§ **Problem to work on**:
Within the following material, tally each line that contains the string "United". Give the tally only.

§ **Records for this exercise**:
----

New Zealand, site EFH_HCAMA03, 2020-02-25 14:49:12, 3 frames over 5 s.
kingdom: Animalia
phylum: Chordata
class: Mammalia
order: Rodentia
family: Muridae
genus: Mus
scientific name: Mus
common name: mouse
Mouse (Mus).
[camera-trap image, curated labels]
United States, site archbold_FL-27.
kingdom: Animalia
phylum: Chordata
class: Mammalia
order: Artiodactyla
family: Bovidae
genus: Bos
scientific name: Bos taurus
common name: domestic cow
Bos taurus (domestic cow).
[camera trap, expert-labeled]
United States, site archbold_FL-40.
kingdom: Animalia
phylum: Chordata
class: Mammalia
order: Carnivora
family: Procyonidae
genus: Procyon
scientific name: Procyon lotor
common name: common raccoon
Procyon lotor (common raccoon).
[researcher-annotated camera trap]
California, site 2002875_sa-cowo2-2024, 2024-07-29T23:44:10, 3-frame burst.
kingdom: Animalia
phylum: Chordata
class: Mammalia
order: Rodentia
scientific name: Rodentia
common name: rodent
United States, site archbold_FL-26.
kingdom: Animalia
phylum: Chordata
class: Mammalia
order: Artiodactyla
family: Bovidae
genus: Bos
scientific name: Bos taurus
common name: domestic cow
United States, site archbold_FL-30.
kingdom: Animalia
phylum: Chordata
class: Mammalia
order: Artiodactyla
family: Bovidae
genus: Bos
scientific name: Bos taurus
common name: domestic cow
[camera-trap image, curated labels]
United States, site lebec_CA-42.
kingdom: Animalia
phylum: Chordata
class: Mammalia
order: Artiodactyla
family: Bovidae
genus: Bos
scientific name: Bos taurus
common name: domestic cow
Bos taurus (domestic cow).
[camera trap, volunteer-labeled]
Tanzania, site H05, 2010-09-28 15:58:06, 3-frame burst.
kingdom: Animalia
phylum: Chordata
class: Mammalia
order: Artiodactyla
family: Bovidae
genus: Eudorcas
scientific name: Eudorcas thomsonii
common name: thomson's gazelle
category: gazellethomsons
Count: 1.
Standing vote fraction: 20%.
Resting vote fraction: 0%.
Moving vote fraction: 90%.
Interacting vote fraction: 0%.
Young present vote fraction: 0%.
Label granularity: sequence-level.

----

§ **Final answer**:
5